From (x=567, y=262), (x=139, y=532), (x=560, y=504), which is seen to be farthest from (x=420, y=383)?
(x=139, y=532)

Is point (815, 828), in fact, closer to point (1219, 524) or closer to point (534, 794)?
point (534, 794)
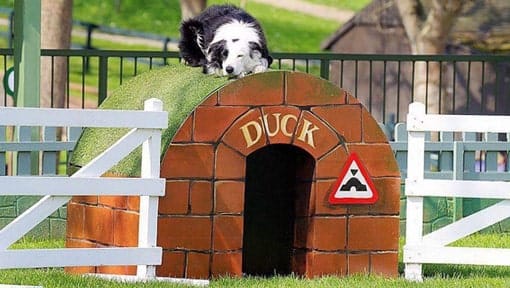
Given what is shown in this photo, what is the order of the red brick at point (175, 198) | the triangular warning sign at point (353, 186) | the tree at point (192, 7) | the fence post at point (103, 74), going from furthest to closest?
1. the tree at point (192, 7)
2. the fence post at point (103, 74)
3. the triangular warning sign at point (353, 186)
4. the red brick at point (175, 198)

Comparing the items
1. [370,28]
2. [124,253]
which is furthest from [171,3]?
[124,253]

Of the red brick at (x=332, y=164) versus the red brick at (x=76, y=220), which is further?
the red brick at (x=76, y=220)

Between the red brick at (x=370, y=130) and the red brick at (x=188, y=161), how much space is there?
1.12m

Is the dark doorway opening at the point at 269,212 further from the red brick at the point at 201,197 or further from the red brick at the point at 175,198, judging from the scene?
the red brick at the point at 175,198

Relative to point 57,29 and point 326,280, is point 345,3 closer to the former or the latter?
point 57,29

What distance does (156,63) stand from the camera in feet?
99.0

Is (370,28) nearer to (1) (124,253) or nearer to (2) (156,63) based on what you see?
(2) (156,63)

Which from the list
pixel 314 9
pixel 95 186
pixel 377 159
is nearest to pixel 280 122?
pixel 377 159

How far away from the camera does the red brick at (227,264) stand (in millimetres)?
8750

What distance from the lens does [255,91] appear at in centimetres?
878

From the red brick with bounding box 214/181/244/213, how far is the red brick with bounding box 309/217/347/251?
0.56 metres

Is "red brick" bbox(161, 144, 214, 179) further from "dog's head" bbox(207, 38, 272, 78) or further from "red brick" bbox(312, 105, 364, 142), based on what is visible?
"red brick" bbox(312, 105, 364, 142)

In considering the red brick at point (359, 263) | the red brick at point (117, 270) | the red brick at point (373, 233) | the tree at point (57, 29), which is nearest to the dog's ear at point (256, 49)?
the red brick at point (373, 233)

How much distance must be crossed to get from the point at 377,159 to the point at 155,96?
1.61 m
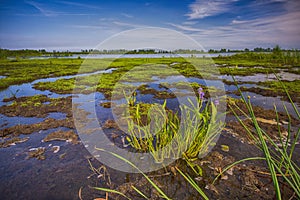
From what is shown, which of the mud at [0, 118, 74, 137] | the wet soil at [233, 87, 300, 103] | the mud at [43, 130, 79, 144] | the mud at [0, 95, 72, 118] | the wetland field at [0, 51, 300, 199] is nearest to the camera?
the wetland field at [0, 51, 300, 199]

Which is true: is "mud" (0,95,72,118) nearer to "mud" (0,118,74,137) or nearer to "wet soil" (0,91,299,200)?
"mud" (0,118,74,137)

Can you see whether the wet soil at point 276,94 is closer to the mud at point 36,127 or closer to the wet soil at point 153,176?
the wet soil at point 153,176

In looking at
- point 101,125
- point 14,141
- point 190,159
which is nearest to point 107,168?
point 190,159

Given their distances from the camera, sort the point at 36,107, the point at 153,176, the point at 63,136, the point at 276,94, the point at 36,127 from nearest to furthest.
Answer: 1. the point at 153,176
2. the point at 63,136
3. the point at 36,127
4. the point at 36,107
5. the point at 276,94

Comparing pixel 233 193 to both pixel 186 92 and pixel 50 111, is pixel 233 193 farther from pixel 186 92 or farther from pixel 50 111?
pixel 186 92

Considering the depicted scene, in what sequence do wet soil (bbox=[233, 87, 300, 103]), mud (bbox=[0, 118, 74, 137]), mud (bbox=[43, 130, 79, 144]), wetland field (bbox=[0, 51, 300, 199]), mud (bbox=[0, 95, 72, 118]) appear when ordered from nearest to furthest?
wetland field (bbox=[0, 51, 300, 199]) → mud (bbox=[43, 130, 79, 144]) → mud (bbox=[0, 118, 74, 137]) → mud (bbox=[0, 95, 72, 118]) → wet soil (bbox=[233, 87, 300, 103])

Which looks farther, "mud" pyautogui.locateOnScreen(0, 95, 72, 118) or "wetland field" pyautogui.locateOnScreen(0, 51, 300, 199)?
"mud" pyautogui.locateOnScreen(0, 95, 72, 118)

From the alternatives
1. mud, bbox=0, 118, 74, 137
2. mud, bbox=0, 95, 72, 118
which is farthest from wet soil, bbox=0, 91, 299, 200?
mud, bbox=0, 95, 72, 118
--------------------------------------------------
▶ [What you will do]: Starting at the line that contains "Can you see" and ending at the line that contains "wetland field (bbox=[0, 51, 300, 199]) →", lay out those lines of the entries above as a Markdown table with the columns Row and Line. Number each row and leave out blank lines.

▶ [Full response]:
| Row | Line |
|---|---|
| 1 | Can you see whether the wet soil at point 276,94 is closer to the mud at point 36,127 or closer to the wet soil at point 153,176? |
| 2 | the wet soil at point 153,176 |
| 3 | In looking at |
| 4 | - point 101,125 |
| 5 | - point 14,141 |
| 6 | - point 190,159 |
| 7 | which is nearest to point 107,168? |
| 8 | point 190,159 |
| 9 | Given their distances from the camera, sort the point at 36,107, the point at 153,176, the point at 63,136, the point at 276,94, the point at 36,127 from nearest to furthest. |
| 10 | Answer: 1. the point at 153,176 |
| 11 | 2. the point at 63,136 |
| 12 | 3. the point at 36,127 |
| 13 | 4. the point at 36,107 |
| 14 | 5. the point at 276,94 |
| 15 | Comparing pixel 233 193 to both pixel 186 92 and pixel 50 111, is pixel 233 193 farther from pixel 186 92 or farther from pixel 50 111? |
| 16 | pixel 186 92 |
| 17 | Considering the depicted scene, in what sequence do wet soil (bbox=[233, 87, 300, 103]), mud (bbox=[0, 118, 74, 137]), mud (bbox=[43, 130, 79, 144]), wetland field (bbox=[0, 51, 300, 199]), mud (bbox=[0, 95, 72, 118]) appear when ordered from nearest to furthest? |
| 18 | wetland field (bbox=[0, 51, 300, 199]) → mud (bbox=[43, 130, 79, 144]) → mud (bbox=[0, 118, 74, 137]) → mud (bbox=[0, 95, 72, 118]) → wet soil (bbox=[233, 87, 300, 103]) |